DIRECTION >> Reproduce each of the rows below word for word, line by line, with nothing changed.

DATA EXTRACT >>
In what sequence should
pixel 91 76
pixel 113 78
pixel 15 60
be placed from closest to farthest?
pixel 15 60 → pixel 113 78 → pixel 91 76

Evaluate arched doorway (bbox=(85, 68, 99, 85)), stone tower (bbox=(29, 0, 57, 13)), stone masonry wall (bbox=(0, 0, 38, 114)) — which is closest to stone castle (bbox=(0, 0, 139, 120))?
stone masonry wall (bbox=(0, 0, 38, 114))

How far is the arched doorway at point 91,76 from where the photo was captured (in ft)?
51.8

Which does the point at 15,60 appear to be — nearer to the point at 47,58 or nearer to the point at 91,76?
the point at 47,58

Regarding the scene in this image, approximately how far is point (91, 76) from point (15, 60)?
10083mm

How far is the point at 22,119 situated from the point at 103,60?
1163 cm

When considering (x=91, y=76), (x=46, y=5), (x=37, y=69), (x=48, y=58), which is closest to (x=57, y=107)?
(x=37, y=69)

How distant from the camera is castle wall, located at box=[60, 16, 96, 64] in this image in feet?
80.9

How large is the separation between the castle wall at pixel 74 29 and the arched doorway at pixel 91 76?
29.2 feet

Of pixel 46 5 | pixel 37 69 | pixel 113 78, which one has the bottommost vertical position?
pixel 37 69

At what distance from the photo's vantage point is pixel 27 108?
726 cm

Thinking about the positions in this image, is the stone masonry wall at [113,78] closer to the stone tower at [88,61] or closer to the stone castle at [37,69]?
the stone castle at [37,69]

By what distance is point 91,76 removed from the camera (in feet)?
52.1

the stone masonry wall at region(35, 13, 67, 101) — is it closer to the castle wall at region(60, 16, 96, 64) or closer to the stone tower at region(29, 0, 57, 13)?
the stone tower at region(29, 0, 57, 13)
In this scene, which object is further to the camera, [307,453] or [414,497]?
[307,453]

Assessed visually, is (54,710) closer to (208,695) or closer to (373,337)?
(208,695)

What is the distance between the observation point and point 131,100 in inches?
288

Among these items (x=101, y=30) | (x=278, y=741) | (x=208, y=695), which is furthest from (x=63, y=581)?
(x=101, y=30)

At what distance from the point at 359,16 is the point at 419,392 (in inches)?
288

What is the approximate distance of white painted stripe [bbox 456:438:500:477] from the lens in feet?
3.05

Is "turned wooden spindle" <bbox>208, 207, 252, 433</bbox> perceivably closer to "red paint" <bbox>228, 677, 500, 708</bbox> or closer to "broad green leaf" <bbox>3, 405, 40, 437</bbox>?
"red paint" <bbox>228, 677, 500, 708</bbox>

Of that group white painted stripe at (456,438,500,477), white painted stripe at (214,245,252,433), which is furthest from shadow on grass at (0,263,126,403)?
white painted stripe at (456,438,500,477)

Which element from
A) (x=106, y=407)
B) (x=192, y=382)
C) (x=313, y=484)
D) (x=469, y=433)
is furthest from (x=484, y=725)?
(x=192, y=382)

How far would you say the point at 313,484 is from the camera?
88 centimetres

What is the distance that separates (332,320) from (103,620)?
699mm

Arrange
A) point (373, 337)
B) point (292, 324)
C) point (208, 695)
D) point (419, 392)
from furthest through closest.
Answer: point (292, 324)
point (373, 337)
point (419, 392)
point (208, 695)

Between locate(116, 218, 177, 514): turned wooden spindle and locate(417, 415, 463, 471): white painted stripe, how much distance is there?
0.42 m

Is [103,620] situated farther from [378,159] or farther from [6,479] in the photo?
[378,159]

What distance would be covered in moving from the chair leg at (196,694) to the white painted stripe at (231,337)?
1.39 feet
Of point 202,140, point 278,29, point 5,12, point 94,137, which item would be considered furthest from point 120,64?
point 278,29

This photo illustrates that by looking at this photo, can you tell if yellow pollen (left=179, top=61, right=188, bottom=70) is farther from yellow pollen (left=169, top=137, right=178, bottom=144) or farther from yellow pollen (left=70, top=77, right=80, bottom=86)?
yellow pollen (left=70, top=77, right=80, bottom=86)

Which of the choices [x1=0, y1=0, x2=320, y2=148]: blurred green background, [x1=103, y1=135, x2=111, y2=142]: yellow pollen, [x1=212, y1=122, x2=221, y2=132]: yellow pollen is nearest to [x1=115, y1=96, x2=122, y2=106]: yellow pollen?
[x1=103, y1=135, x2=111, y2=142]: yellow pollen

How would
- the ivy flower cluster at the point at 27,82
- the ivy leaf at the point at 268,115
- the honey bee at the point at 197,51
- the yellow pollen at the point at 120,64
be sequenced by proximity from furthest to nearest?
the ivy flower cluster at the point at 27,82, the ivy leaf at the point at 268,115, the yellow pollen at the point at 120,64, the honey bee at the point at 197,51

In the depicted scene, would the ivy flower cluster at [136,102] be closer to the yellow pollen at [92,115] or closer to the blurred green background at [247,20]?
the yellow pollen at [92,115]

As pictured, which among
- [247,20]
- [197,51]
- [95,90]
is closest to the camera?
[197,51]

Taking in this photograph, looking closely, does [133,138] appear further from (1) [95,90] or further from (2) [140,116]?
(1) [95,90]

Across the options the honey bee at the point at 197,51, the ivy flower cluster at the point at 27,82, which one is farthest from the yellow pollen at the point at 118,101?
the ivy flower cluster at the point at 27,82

ANSWER >>
In what sequence should
pixel 91 76
pixel 113 78
pixel 15 60
be placed from closest to farthest?
pixel 15 60 → pixel 113 78 → pixel 91 76

Evaluate arched doorway (bbox=(85, 68, 99, 85)), stone tower (bbox=(29, 0, 57, 13)), stone masonry wall (bbox=(0, 0, 38, 114)) — which is closest to stone castle (bbox=(0, 0, 139, 120))?
stone masonry wall (bbox=(0, 0, 38, 114))

How far is the arched doorway at point 91,76 from where the photo was captured (in ft)?
51.8

Which does the point at 15,60 appear to be — nearer to the point at 47,58 or nearer to the point at 91,76?
the point at 47,58

Regarding the scene in this image, approximately how far is point (91, 76) from point (15, 60)?
10083mm

How far is the point at 22,119 situated from the point at 103,60?
1163 cm

When considering (x=91, y=76), (x=46, y=5), (x=37, y=69), (x=48, y=58), which is closest to (x=57, y=107)?
(x=37, y=69)

How distant from the camera is castle wall, located at box=[60, 16, 96, 64] in this image in feet?
80.9

How large is the separation between the castle wall at pixel 74 29 and the arched doorway at pixel 91 76?
29.2 feet

Of pixel 46 5 | pixel 37 69 | pixel 113 78, which one has the bottommost vertical position?
pixel 37 69

At what distance from the photo's vantage point is pixel 27 108?
726 cm

Thinking about the positions in this image, is the stone masonry wall at [113,78] closer to the stone tower at [88,61] or closer to the stone castle at [37,69]?
the stone castle at [37,69]

By what distance is point 91,76 removed from the camera (in feet)?
52.1

the stone masonry wall at region(35, 13, 67, 101) — is it closer to the castle wall at region(60, 16, 96, 64) or closer to the stone tower at region(29, 0, 57, 13)?
the stone tower at region(29, 0, 57, 13)
In this scene, which object is further to the camera, [307,453] or [414,497]?
[307,453]

Assessed visually, is (54,710) closer to (208,695) or closer to (373,337)?
(208,695)

What is the distance between the observation point and point 131,100 in inches?
288

Among these items (x=101, y=30) | (x=278, y=741) | (x=208, y=695), which is furthest from (x=63, y=581)?
(x=101, y=30)

At what distance from the point at 359,16 is the point at 419,392 (in inches)?
288

What is the approximate distance of white painted stripe [bbox 456:438:500:477] from the lens in feet?
3.05

Is "turned wooden spindle" <bbox>208, 207, 252, 433</bbox> perceivably closer to "red paint" <bbox>228, 677, 500, 708</bbox> or closer to "broad green leaf" <bbox>3, 405, 40, 437</bbox>?
"red paint" <bbox>228, 677, 500, 708</bbox>

Of that group white painted stripe at (456,438,500,477), white painted stripe at (214,245,252,433), which is furthest from shadow on grass at (0,263,126,403)?
white painted stripe at (456,438,500,477)

Which element from
A) (x=106, y=407)
B) (x=192, y=382)
C) (x=313, y=484)
D) (x=469, y=433)
is furthest from (x=484, y=725)?
(x=192, y=382)

How far would you say the point at 313,484 is from the camera?
88 centimetres

What is the distance that separates (332,320) from (103,620)?
699mm

Arrange
A) point (373, 337)
B) point (292, 324)
C) point (208, 695)
D) point (419, 392)
from furthest through closest.
Answer: point (292, 324)
point (373, 337)
point (419, 392)
point (208, 695)

Between locate(116, 218, 177, 514): turned wooden spindle and locate(417, 415, 463, 471): white painted stripe, how much distance is there?
0.42 m

Is [103,620] situated farther from [378,159] or farther from [6,479] in the photo?
[378,159]

What distance would be covered in moving from the chair leg at (196,694) to the white painted stripe at (231,337)?
1.39 feet
Of point 202,140, point 278,29, point 5,12, point 94,137, which item would be considered furthest from point 120,64?
point 278,29

This photo illustrates that by looking at this photo, can you tell if yellow pollen (left=179, top=61, right=188, bottom=70) is farther from yellow pollen (left=169, top=137, right=178, bottom=144) or farther from yellow pollen (left=70, top=77, right=80, bottom=86)?
yellow pollen (left=70, top=77, right=80, bottom=86)

Which of the choices [x1=0, y1=0, x2=320, y2=148]: blurred green background, [x1=103, y1=135, x2=111, y2=142]: yellow pollen, [x1=212, y1=122, x2=221, y2=132]: yellow pollen is nearest to [x1=115, y1=96, x2=122, y2=106]: yellow pollen?
[x1=103, y1=135, x2=111, y2=142]: yellow pollen

How would
- the ivy flower cluster at the point at 27,82
- the ivy leaf at the point at 268,115
- the honey bee at the point at 197,51
- the yellow pollen at the point at 120,64
be sequenced by proximity from furthest to nearest?
the ivy flower cluster at the point at 27,82, the ivy leaf at the point at 268,115, the yellow pollen at the point at 120,64, the honey bee at the point at 197,51

In the depicted scene, would the ivy flower cluster at [136,102] be closer to the yellow pollen at [92,115] or closer to the blurred green background at [247,20]?
the yellow pollen at [92,115]

As pictured, which among
- [247,20]
- [197,51]
- [95,90]
is closest to the camera?
[197,51]

Taking in this photograph, looking closely, does [133,138] appear further from (1) [95,90] or further from (2) [140,116]?
(1) [95,90]

Across the options the honey bee at the point at 197,51, the ivy flower cluster at the point at 27,82, which one is farthest from the yellow pollen at the point at 118,101?
the ivy flower cluster at the point at 27,82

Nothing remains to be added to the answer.